═════ TASK INPUT

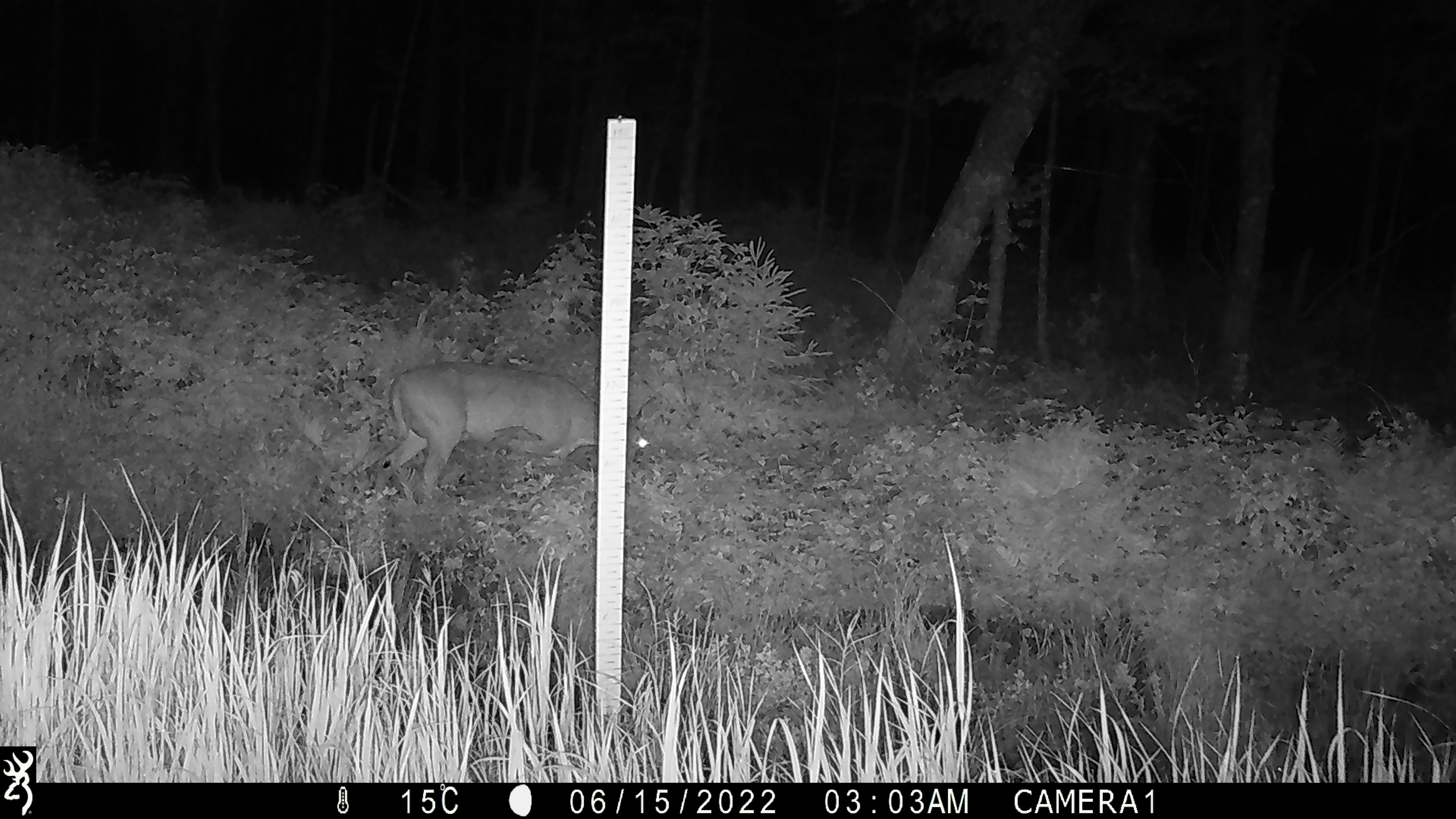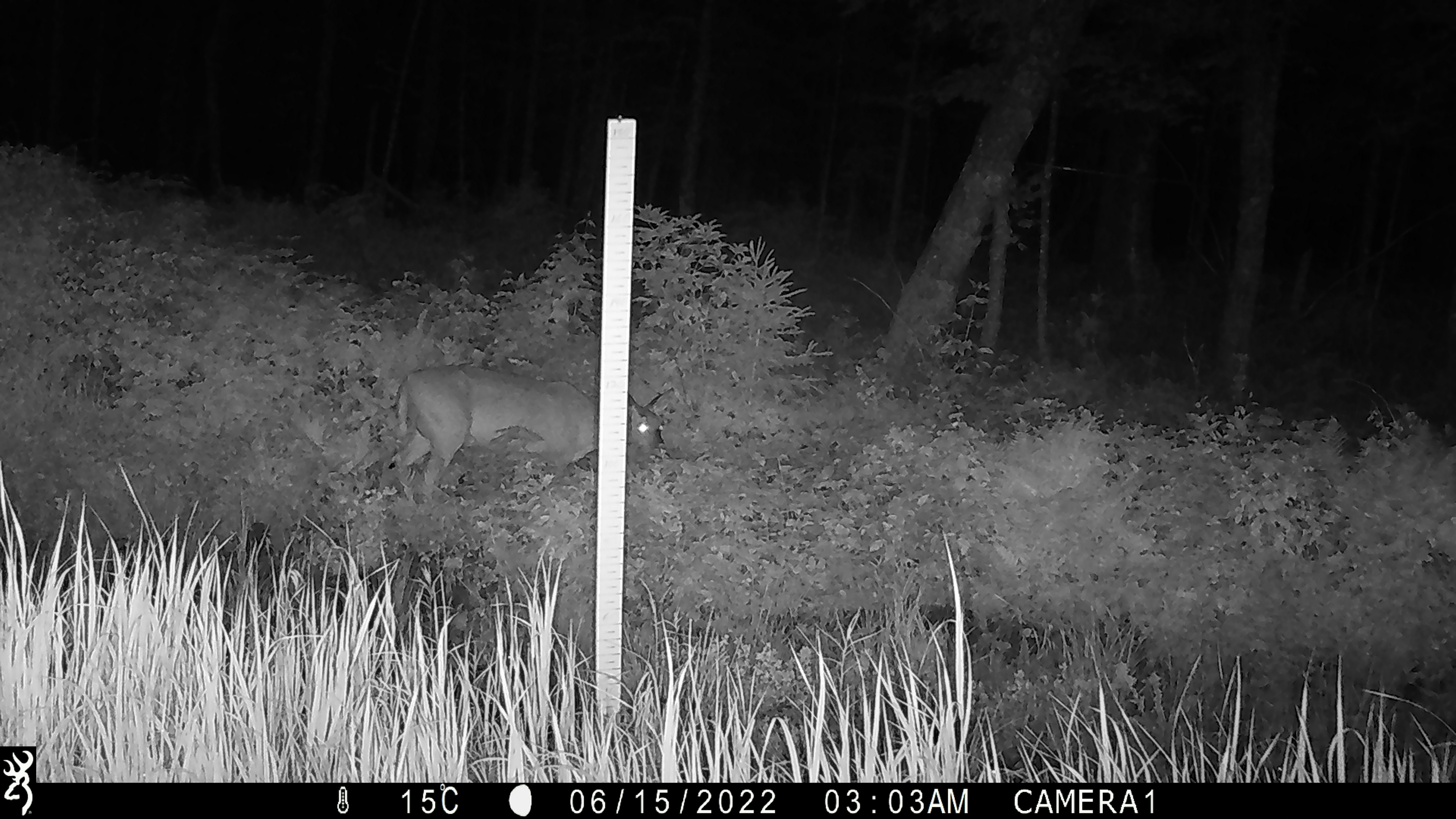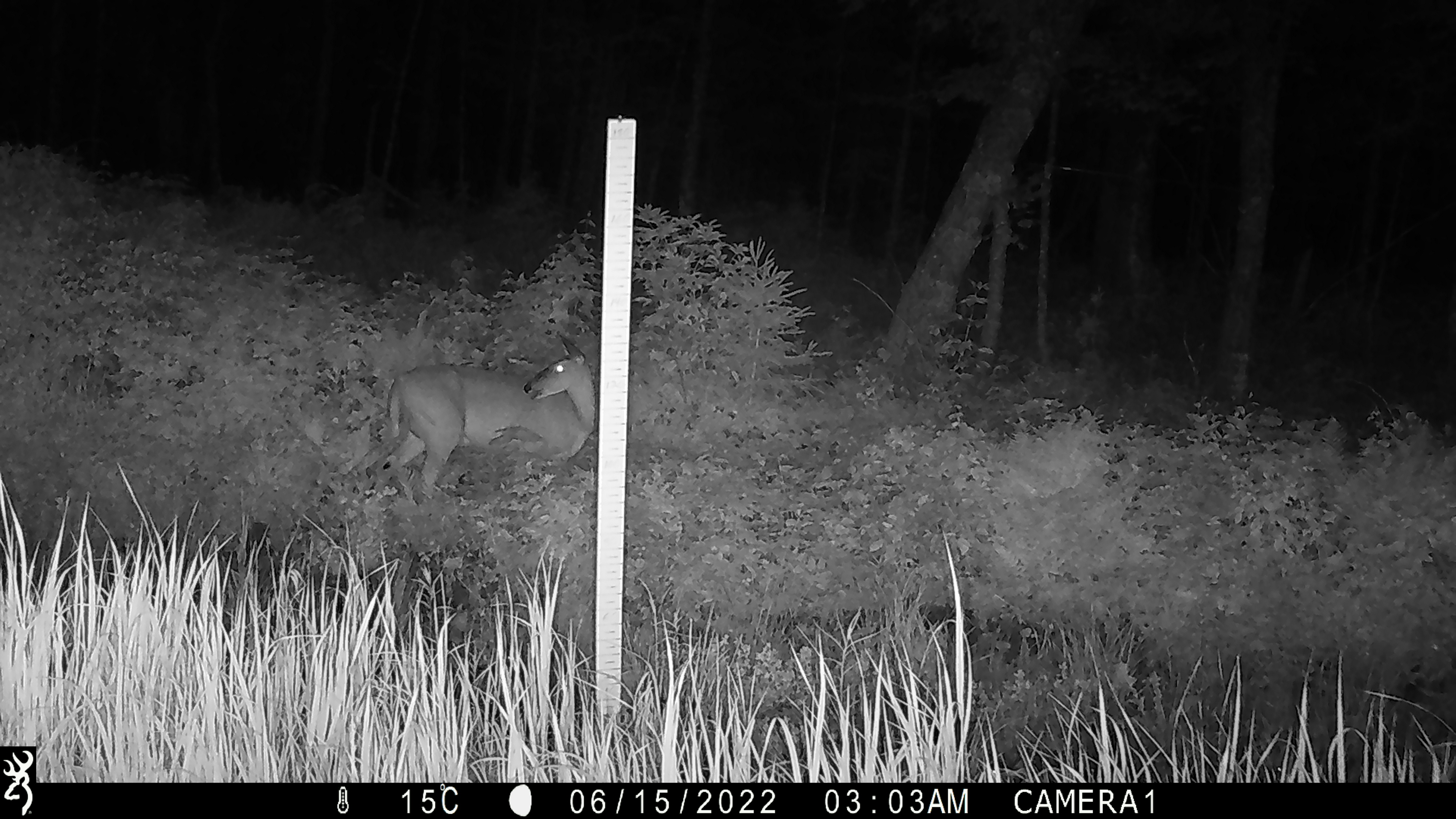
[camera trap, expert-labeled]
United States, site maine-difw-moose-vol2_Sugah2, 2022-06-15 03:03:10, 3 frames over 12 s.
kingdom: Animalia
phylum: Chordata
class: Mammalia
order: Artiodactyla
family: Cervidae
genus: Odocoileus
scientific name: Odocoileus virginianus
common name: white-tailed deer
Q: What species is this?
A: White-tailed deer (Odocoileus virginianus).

══════════
═════ TASK INPUT

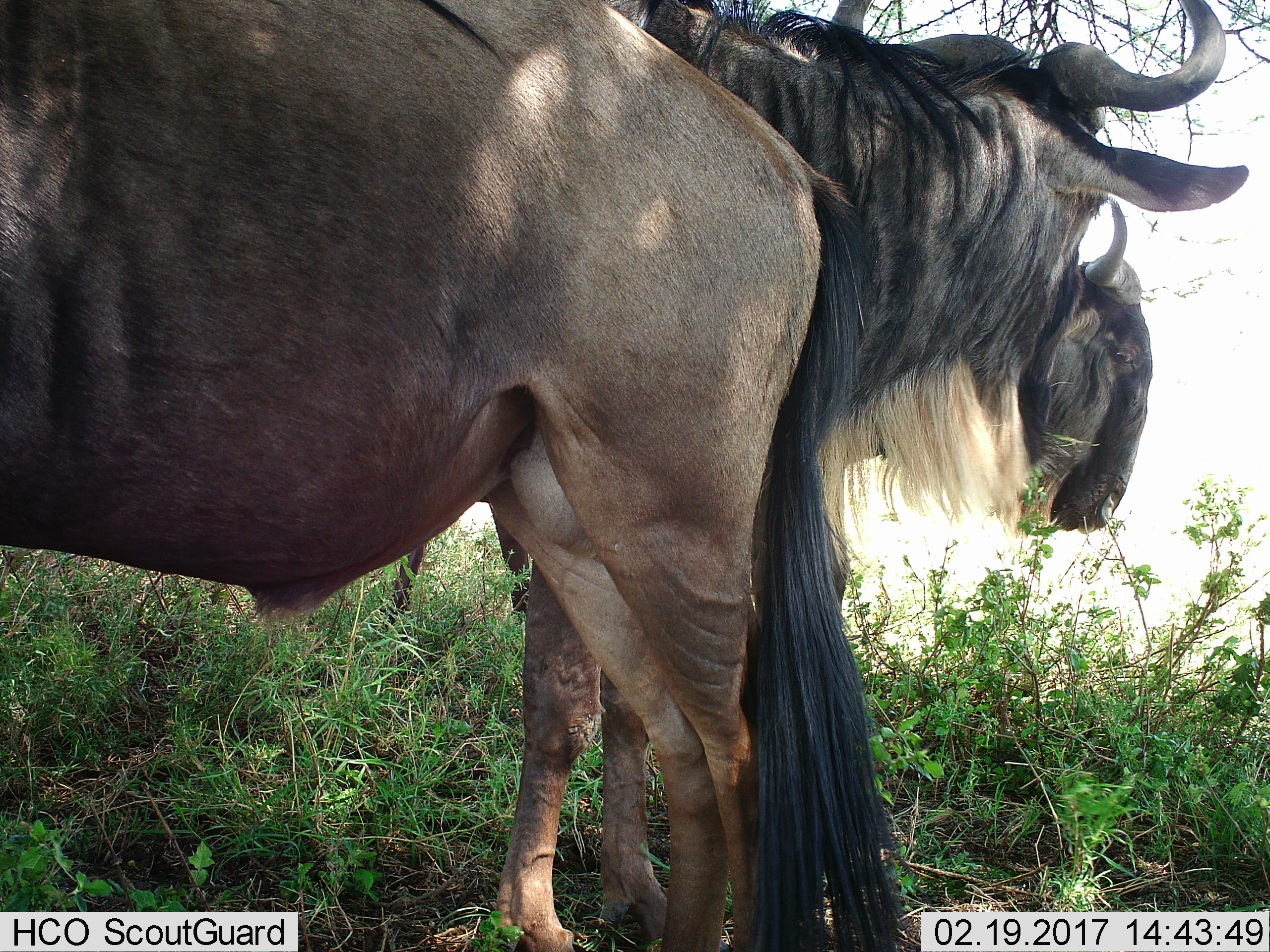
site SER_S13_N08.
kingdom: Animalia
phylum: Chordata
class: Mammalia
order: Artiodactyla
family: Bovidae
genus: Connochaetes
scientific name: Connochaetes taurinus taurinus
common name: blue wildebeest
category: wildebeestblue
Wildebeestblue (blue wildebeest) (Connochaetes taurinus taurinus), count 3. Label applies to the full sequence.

══════════

AIM OF THE EXERCISE: Copy only this part of the entries above: the line with "[camera trap, expert-labeled]", the line with "A: White-tailed deer", and the lines between, all exactly as written.

YOUR SOLUTION:
[camera trap, expert-labeled]
United States, site maine-difw-moose-vol2_Sugah2, 2022-06-15 03:03:10, 3 frames over 12 s.
kingdom: Animalia
phylum: Chordata
class: Mammalia
order: Artiodactyla
family: Cervidae
genus: Odocoileus
scientific name: Odocoileus virginianus
common name: white-tailed deer
Q: What species is this?
A: White-tailed deer (Odocoileus virginianus).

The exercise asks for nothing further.